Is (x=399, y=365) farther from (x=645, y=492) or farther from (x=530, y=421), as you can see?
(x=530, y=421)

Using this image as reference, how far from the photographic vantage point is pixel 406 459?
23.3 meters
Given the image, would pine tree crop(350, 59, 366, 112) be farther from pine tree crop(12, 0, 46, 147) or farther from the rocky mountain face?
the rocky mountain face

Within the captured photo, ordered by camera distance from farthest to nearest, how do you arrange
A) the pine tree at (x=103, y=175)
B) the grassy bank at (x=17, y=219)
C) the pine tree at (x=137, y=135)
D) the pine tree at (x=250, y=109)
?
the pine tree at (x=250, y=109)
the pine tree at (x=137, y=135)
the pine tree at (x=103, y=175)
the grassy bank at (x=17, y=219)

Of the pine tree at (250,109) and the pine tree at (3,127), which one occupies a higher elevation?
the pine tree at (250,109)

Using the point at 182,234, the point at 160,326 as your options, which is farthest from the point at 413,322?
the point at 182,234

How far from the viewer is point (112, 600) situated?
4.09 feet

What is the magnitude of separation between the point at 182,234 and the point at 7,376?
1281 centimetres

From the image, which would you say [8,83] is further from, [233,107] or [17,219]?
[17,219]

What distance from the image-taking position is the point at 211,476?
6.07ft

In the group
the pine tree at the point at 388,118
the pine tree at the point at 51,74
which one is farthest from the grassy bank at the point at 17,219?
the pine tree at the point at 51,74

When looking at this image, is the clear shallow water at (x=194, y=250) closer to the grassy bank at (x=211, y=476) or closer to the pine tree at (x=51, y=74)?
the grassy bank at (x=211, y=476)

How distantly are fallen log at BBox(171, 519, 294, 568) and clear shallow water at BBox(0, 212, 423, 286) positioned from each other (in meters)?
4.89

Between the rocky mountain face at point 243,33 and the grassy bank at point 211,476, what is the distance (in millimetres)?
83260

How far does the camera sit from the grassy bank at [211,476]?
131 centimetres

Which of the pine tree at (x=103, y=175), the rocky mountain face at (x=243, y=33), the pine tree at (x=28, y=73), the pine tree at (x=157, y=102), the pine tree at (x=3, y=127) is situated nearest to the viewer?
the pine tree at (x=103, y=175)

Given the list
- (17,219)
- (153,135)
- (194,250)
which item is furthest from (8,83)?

────────────────

**DIRECTIVE**
Reproduce every item above word for word, line by line, with nothing changed.

**SOLUTION**
Is (x=399, y=365) farther from (x=645, y=492) or farther from (x=530, y=421), as you can see?
(x=530, y=421)

Using this image as reference, how far from the photographic vantage point is pixel 406 459?
23.3 meters
Given the image, would pine tree crop(350, 59, 366, 112) be farther from pine tree crop(12, 0, 46, 147) or farther from the rocky mountain face?
the rocky mountain face

Within the captured photo, ordered by camera distance from farthest to nearest, how do you arrange
A) the pine tree at (x=103, y=175)
B) the grassy bank at (x=17, y=219)
C) the pine tree at (x=137, y=135)
D) the pine tree at (x=250, y=109)
?
the pine tree at (x=250, y=109)
the pine tree at (x=137, y=135)
the pine tree at (x=103, y=175)
the grassy bank at (x=17, y=219)

Of the pine tree at (250,109) and the pine tree at (3,127), which one occupies a higher elevation?
the pine tree at (250,109)

Using the point at 182,234, the point at 160,326 as your options, which is farthest from the point at 413,322?
the point at 182,234

How far from the viewer is point (112, 600) situated?
4.09 feet

What is the magnitude of separation between the point at 182,234 and the point at 7,376?
1281 centimetres

From the image, which would you say [8,83] is further from, [233,107] or [17,219]?
[17,219]

What distance from the image-taking position is the point at 211,476?
6.07ft

In the group
the pine tree at the point at 388,118
the pine tree at the point at 51,74
which one is farthest from the grassy bank at the point at 17,219?
the pine tree at the point at 51,74

When looking at this image, is the clear shallow water at (x=194, y=250) closer to the grassy bank at (x=211, y=476) or closer to the pine tree at (x=51, y=74)?
the grassy bank at (x=211, y=476)

How distantly are fallen log at BBox(171, 519, 294, 568) and clear shallow water at BBox(0, 212, 423, 286) positioned from each other (in meters)?
4.89

Between the rocky mountain face at point 243,33 and the grassy bank at point 211,476, what is the distance (in millimetres)?
83260

How far does the camera sit from the grassy bank at [211,476]?
131 centimetres

Which of the pine tree at (x=103, y=175), the rocky mountain face at (x=243, y=33), the pine tree at (x=28, y=73), the pine tree at (x=157, y=102), the pine tree at (x=3, y=127) is situated nearest to the viewer?
the pine tree at (x=103, y=175)

Given the list
- (17,219)
- (153,135)
- (194,250)
which item is furthest from (8,83)?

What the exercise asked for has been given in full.